Selected passage —
- - - - - - -

Pros of English: Bigger market, easier to get published (I can publish my books on amazon KDP. ), Easier to get fans, readers, and an overall crowd. 

 

And now we move for the Cons of writing in English: my writing is really slow (a max of 500 words a day), and since I have many grammar errors I need an editor for that. Also, I would probably won't immigrate from my country, a thing that would make it harder to maintain the English voice and slang, and the last thing which is the dialogue. 

 

Now, the pros of writing in my Native Language: much easier to write (at least 1000 words a day without breaking a sweat), I would finish books quicker, I would probably would not need a freelance editor since I could only publish with a book publishing company (and  they would provide everything.) the dialogues and voices of the characters would be ten times easier. Also, I consider myself a pretty patriotic man, and I kinda believe that if I write and publish in my country it would support the market. 

 

A thing that always jump to me as an argument is Paulo Coelho, he is a famous writer who translated his works to English (you've probably read his most famous one "The Alchemist") and then I say to myself: "if I'm truly good at writing, I could make it in any language." 

But when i look at the Cons of Writing in my native language:

I can't publish it on the internet in an Ebook format, the market in my country is pretty small and even the successful writers here, and I mean REALLY successful, that are known, by almost everyone in the country, make just the same as a worker on a minimum wage. its pretty sad.

- - - - - - -

Segmentation data
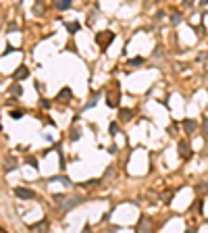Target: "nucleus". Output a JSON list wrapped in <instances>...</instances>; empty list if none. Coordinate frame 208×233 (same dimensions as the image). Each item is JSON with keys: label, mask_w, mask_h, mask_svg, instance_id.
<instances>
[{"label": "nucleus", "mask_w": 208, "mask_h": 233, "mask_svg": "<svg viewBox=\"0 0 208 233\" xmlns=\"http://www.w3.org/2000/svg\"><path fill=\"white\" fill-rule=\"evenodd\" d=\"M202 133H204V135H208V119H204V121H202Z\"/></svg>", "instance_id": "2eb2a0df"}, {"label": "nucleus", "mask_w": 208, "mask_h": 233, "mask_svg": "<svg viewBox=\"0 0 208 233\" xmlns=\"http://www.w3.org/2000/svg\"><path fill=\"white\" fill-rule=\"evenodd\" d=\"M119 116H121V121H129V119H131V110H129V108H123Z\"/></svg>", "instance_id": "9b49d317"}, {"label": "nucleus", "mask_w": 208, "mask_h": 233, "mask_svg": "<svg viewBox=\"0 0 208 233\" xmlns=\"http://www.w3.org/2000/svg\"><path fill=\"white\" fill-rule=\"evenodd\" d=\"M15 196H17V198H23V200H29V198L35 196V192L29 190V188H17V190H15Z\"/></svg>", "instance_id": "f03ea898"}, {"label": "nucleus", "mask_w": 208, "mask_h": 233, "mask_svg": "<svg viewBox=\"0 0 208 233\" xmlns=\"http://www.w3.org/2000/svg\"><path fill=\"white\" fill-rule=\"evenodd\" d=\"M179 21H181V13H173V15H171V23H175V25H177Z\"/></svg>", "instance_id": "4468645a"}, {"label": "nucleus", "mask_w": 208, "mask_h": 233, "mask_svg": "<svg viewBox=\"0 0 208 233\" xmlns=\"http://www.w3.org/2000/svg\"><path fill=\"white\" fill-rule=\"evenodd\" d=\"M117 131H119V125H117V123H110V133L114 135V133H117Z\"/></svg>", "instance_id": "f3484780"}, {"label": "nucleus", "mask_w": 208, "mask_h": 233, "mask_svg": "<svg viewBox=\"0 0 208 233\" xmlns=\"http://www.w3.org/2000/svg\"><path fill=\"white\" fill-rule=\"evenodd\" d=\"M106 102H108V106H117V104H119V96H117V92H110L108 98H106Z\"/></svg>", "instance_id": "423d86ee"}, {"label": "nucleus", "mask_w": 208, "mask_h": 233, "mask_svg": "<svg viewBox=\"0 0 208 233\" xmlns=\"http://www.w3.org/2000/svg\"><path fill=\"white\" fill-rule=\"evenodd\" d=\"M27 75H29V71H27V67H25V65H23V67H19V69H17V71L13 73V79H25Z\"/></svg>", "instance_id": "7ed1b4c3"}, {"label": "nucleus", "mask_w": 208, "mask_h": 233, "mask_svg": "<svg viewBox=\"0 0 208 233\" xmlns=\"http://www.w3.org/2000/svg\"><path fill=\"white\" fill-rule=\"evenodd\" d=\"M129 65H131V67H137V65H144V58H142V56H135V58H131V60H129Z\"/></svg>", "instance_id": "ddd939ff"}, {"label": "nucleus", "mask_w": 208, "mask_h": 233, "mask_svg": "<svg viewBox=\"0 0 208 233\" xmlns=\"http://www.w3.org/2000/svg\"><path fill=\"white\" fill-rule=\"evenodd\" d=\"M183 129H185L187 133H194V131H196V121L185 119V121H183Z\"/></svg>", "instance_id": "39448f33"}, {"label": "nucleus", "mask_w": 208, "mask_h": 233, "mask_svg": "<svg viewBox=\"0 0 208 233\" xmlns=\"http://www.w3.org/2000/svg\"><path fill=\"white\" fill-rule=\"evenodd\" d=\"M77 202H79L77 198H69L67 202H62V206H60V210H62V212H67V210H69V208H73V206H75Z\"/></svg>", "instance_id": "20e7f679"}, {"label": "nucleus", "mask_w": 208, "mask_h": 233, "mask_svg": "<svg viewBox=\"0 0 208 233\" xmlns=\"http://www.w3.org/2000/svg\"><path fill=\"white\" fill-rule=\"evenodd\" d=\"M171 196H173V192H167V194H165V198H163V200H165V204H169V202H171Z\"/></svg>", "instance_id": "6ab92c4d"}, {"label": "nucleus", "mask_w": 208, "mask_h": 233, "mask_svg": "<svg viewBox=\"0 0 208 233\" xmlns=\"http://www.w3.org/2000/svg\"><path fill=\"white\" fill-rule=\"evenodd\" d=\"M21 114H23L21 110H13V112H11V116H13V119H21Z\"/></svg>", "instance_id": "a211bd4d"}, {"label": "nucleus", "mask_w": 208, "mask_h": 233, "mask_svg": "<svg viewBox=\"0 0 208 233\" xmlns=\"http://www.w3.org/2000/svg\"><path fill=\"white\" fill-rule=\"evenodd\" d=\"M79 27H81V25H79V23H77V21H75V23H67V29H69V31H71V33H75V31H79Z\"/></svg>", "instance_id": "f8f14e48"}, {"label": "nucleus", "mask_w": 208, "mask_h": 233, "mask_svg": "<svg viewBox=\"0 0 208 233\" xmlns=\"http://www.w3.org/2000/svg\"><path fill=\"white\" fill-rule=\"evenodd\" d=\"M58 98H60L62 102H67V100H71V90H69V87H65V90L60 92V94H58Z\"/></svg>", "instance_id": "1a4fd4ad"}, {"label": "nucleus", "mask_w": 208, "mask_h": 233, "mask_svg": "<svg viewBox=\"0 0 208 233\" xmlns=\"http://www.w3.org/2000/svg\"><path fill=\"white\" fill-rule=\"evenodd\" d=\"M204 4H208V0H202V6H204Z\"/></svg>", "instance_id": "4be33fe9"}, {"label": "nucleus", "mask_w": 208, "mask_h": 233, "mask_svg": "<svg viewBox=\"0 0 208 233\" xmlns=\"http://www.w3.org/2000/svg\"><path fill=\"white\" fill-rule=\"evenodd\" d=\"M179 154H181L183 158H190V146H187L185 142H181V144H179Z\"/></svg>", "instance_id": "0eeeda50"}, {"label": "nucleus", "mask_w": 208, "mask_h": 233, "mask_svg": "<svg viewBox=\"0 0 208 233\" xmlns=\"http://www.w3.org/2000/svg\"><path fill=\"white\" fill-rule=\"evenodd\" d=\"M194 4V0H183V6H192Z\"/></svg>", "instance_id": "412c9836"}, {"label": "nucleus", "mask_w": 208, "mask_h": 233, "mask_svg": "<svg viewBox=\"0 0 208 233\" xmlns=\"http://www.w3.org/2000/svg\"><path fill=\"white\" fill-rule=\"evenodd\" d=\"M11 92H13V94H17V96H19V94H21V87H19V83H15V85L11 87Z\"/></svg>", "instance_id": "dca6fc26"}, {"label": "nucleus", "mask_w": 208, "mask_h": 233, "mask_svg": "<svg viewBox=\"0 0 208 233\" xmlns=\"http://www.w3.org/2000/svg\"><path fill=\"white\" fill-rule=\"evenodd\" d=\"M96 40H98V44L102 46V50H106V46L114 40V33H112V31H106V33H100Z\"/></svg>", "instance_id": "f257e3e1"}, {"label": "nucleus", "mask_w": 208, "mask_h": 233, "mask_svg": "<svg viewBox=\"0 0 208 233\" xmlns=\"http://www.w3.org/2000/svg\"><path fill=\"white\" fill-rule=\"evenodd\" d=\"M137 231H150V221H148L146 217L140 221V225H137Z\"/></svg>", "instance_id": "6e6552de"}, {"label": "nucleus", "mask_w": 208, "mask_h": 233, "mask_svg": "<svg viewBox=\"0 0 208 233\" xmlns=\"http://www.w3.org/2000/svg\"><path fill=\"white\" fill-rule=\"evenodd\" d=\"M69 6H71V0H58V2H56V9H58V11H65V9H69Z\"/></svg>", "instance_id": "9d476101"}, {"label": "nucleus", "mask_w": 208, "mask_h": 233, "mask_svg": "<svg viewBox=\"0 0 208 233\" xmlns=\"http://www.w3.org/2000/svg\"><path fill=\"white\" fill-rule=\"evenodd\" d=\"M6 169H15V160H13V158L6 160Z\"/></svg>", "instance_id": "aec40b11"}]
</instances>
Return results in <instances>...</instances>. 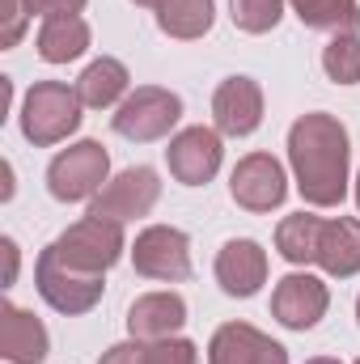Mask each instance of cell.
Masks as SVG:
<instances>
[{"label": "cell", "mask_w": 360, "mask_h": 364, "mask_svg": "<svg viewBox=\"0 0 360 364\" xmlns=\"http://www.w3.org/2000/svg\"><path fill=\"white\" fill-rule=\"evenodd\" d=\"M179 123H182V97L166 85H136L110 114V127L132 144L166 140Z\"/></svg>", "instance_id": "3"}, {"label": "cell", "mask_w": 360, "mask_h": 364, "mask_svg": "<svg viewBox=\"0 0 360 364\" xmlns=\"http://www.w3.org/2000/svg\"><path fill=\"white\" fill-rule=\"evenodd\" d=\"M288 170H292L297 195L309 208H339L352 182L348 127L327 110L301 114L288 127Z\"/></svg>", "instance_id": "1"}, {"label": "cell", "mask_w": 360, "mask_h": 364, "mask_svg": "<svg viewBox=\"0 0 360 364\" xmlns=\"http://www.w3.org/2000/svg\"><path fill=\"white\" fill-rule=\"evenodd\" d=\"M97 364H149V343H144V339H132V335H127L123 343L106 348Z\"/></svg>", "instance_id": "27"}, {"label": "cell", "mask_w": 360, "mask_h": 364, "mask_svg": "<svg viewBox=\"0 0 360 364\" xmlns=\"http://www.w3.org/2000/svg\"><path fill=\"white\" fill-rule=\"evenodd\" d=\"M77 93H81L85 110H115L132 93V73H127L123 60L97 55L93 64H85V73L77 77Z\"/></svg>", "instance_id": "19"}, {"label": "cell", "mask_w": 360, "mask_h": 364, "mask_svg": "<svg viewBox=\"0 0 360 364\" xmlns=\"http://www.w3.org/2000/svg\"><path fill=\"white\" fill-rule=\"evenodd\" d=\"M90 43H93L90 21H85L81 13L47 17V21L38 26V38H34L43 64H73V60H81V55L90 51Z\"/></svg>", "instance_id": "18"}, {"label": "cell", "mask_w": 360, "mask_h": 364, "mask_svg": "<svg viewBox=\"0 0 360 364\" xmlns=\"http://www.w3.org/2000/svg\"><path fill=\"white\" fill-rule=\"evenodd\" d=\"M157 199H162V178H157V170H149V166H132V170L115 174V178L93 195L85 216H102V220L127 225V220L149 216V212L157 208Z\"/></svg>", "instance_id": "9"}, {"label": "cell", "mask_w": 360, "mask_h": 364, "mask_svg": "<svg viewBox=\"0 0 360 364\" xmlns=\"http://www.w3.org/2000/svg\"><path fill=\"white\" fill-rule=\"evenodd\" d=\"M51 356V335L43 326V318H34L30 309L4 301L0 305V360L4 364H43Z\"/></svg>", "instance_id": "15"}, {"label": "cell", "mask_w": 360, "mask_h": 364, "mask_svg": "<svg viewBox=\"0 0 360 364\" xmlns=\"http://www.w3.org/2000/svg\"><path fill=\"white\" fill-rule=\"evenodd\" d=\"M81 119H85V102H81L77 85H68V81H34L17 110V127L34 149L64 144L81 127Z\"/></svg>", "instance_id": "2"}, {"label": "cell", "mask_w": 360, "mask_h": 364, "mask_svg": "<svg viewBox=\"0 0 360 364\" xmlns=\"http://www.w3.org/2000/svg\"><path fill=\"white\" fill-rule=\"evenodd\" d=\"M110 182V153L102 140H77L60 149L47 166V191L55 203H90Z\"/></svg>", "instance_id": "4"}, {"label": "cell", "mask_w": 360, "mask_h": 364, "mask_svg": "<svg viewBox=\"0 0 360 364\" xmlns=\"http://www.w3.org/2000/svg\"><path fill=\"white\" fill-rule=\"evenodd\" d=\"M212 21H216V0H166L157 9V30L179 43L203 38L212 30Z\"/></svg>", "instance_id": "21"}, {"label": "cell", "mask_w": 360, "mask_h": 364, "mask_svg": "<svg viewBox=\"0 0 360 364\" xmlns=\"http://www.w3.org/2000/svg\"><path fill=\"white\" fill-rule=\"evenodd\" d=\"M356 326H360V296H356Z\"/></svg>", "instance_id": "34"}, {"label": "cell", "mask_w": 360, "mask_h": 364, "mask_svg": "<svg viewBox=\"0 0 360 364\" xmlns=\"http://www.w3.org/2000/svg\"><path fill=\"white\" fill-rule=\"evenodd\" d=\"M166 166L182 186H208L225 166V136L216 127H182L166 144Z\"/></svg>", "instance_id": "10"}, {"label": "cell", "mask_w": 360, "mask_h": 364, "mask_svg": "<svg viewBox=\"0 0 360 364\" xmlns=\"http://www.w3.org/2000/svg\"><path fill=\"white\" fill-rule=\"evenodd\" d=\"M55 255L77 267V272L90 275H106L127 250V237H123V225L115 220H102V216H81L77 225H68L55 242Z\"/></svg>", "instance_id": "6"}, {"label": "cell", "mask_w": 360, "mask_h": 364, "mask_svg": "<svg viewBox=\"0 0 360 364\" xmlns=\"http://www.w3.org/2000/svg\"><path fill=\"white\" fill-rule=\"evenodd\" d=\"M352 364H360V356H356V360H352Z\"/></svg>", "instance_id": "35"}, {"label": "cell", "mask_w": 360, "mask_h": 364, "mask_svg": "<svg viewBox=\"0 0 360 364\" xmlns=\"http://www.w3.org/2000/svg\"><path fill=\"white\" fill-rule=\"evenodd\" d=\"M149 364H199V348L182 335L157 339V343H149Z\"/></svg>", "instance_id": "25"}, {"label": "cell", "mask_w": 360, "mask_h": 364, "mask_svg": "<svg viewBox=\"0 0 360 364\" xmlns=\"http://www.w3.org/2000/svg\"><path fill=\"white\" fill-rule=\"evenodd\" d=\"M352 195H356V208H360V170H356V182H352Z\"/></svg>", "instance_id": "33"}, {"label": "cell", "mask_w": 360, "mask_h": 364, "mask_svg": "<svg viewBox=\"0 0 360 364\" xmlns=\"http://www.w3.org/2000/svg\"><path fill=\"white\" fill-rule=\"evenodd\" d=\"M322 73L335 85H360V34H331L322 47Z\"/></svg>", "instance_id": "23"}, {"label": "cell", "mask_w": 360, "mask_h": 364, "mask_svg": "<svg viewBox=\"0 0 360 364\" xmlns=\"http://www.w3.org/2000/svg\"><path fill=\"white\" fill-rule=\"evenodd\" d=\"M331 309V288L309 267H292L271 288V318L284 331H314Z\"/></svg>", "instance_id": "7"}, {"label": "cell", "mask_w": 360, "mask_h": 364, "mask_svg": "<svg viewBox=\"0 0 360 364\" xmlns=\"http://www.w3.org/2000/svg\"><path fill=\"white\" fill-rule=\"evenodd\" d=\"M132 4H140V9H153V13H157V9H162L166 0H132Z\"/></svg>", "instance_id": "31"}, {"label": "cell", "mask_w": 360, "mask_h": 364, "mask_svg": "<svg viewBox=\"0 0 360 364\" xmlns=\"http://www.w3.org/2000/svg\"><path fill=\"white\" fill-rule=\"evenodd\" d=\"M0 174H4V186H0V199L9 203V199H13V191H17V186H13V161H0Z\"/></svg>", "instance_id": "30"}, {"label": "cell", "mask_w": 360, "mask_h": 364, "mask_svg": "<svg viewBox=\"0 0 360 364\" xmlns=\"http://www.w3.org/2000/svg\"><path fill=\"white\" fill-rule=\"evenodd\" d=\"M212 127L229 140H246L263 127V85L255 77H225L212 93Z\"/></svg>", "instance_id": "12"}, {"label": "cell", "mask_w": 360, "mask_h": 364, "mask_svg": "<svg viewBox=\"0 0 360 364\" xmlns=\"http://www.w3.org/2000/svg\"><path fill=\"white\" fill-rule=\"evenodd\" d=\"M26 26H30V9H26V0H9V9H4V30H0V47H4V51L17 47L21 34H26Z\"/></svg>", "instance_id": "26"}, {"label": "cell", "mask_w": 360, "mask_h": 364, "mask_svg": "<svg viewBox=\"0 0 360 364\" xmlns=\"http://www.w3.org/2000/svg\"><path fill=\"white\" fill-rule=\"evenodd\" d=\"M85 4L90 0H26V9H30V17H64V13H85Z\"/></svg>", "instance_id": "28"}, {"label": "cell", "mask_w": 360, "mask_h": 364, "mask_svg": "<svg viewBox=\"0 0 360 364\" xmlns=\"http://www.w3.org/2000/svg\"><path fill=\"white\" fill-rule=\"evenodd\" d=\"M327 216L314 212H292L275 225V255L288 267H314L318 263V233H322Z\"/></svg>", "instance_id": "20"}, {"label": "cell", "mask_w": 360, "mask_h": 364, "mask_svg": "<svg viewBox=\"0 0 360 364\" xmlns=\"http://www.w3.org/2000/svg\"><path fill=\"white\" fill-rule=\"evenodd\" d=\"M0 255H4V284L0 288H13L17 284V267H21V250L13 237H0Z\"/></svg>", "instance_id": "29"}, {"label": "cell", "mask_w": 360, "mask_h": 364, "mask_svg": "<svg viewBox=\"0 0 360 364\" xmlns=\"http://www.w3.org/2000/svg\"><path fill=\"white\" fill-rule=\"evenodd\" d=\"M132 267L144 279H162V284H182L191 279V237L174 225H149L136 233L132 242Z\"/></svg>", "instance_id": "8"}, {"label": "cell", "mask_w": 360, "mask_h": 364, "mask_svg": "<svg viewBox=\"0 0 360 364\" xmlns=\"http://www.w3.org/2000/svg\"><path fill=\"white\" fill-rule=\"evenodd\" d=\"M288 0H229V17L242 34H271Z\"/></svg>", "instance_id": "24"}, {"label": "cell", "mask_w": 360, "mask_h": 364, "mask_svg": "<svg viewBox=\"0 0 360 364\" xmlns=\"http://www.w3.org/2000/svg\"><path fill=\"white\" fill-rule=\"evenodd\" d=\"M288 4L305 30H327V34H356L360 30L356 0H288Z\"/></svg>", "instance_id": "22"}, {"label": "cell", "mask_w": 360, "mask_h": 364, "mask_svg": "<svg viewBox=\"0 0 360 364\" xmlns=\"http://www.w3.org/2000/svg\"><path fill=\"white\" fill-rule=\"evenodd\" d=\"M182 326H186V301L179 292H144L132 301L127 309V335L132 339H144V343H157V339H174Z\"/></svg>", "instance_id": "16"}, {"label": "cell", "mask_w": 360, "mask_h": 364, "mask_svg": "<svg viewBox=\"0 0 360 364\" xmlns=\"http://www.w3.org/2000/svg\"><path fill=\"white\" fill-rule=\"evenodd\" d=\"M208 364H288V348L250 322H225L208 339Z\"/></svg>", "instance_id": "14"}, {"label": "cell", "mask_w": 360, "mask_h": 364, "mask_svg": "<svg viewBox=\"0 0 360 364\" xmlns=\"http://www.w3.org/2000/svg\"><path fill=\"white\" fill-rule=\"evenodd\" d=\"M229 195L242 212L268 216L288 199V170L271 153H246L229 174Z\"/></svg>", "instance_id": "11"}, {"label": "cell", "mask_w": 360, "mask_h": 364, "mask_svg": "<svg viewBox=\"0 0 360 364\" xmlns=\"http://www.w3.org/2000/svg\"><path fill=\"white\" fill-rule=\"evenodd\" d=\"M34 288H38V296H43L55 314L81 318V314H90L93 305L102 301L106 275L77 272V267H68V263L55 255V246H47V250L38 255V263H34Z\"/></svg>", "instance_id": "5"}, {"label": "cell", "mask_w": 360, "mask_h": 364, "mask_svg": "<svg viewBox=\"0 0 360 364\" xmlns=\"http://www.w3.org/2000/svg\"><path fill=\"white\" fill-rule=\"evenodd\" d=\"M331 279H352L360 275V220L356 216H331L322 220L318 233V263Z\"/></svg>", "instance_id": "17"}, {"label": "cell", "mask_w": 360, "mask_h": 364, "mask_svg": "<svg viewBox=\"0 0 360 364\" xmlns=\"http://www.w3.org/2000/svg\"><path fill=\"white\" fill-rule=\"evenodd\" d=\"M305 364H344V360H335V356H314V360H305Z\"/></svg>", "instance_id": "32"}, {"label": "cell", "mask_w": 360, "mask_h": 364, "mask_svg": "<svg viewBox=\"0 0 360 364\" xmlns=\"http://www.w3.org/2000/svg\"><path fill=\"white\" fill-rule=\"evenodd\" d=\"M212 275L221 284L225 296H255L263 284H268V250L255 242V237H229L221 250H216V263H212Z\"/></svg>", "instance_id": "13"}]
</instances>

- - - - - - -

Short exercise 1 —
According to the post on writing in English versus a native language, what is the most words a day the writer can manage in English?
Short exercise 2 —
Write out the post on writing in English versus a native language word for word, from "A thing that always" to "its pretty sad.".

Worked answer 1 —
500 words.

Worked answer 2 —
A thing that always jump to me as an argument is Paulo Coelho, he is a famous writer who translated his works to English (you've probably read his most famous one "The Alchemist") and then I say to myself: "if I'm truly good at writing, I could make it in any language." 

But when i look at the Cons of Writing in my native language:

I can't publish it on the internet in an Ebook format, the market in my country is pretty small and even the successful writers here, and I mean REALLY successful, that are known, by almost everyone in the country, make just the same as a worker on a minimum wage. its pretty sad.